On Tue, 14 Jun 2011 10:21:55 +0100
Gonçalo Borges wrote:
> Hi All...
Hi Gonçalo,
> 2./ Indeed, I have a very high number of jobs in the "old" directory:
>
> # ll /var/glite/jobcontrol/jobdir/new/ | wc -l
> 87
> # ll /var/glite/jobcontrol/jobdir/old/ | wc -l
> 3053
>
> Nevertheless, the entries in /var/glite/jobcontrol/jobdir/old/ are
> not so old (30 minutes or so) and I guess they reflect unmatched jobs
> which according to my settings (ExpiryPeriod = 3600; MatchRetryPeriod
> = 600) are retried every 10 m during an hour:
>
> # date; ll -tr /var/glite/jobcontrol/jobdir/old/ | head -n 2
> Tue Jun 14 10:12:49 WEST 2011
> total 10660
> -rw-r--r-- 1 glite glite 165 Jun 14 09:46
> 20110614T084634.949002_3086826048
Option 1: I had similar problems in our WMS. On a high load, it stopped
seeing bdii resources and jobs were not able to start. If it's the
case, you will find some descriptive message in
workload_manager_events.log. And, for sovling it, we installed
google_perf_tools (you will find the receipt at WMS known_issues).

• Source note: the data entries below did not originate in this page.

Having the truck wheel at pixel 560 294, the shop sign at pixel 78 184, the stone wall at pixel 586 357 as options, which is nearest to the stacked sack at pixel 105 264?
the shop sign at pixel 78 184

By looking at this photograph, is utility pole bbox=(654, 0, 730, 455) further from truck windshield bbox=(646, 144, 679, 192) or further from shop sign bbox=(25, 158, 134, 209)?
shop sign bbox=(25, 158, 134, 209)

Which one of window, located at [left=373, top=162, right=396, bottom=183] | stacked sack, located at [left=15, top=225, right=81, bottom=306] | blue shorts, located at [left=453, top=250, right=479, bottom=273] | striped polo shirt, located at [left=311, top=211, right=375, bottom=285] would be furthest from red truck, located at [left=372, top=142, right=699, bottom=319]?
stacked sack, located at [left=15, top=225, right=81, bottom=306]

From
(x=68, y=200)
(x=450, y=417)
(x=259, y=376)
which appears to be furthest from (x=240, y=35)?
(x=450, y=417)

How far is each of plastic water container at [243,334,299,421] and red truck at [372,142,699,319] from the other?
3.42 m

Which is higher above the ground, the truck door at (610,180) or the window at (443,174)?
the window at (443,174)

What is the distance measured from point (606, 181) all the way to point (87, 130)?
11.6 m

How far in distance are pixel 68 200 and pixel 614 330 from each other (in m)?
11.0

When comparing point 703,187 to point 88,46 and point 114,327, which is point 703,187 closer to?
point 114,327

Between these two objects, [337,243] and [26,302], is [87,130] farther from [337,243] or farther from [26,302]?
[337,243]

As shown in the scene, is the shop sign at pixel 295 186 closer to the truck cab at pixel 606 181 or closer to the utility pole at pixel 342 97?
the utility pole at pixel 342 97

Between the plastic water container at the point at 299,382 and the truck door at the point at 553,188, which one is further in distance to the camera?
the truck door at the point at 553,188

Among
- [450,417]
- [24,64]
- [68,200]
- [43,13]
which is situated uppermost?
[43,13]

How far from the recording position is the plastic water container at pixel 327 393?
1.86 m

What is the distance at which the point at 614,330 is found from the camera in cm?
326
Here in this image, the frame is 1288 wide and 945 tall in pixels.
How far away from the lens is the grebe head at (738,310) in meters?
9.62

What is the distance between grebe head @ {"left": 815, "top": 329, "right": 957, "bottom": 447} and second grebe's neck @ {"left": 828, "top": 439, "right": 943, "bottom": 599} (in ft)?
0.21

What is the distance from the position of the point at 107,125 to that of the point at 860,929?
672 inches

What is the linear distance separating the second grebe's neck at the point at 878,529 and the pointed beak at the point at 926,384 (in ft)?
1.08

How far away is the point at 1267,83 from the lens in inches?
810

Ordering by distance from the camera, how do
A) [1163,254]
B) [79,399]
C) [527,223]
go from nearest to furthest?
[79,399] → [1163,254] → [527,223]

Options 2: Have you recently upgraded lb? If yes, ensure
glite-lb-authz.conf has the correct values.
*You could also install WMSMonitor. Good tool for quick check.
> ---*---
>
> 3./ If I run condor_q, I see 4000 jobs in held state.
>
> # condor_q
> (...)
> 4028 jobs; 0 idle, 4 running, 4024 held
>
>
> I do not think it is normal to have such a number of held jobs in the
> condor queue, and I wonder of somehow, the problem I'm seeing is not
> a consequence of that. Is there anything else I could check?
Maarten senme this script wich must be in cron:
# cat /usr/local/sbin/clean_condor_jobs.sh
#!/bin/bash
CONDOR_CRAP=`/opt/condor-c/bin/condor_q -hold | grep glite | awk '{print $1}'`
for JOB_ID in $CONDOR_CRAP
do
echo "Removing job: " $JOB_ID
/opt/condor-c/bin/condor_rm $JOB_ID
# sleep 2
/opt/condor-c/bin/condor_rm -forcex $JOB_ID
done
> Cheers
> Goncalo
HTH,
Arnau
|